**What you have to do**.
Go through the listing below and repeat it exactly, omitting each picture.

**Information supplied**.
§

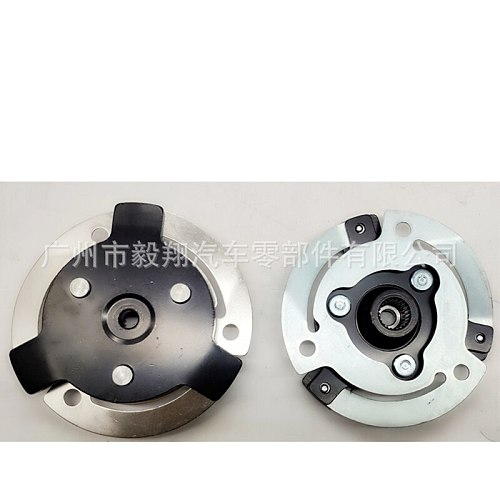 A/C Compressor CLUTCH KIT Air-conditioning compressor clutch 1K0820859C 1K0820859D 1K0820859E 1K0820859F for AUDI V W Skoda SEAT
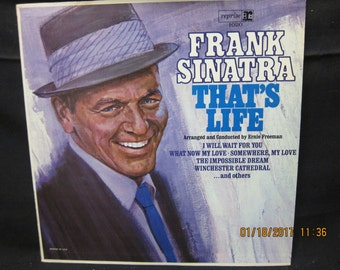 Frank Sinatra That's Life - Reprise Records Mono
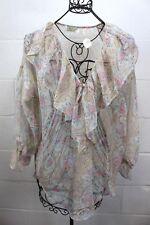 VICTORIA'S SECRET Vintage Multi-Color Floral Paisley Sheer Ruffle Blouse Nightie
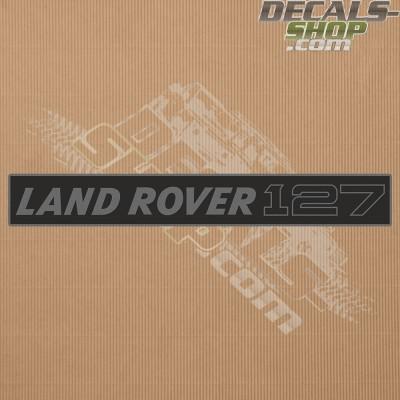 Land Rover 127 Dark Grey Badge Decal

§

**Result for this exercise**.
 A/C Compressor CLUTCH KIT Air-conditioning compressor clutch 1K0820859C 1K0820859D 1K0820859E 1K0820859F for AUDI V W Skoda SEAT
 Frank Sinatra That's Life - Reprise Records Mono
 VICTORIA'S SECRET Vintage Multi-Color Floral Paisley Sheer Ruffle Blouse Nightie
 Land Rover 127 Dark Grey Badge Decal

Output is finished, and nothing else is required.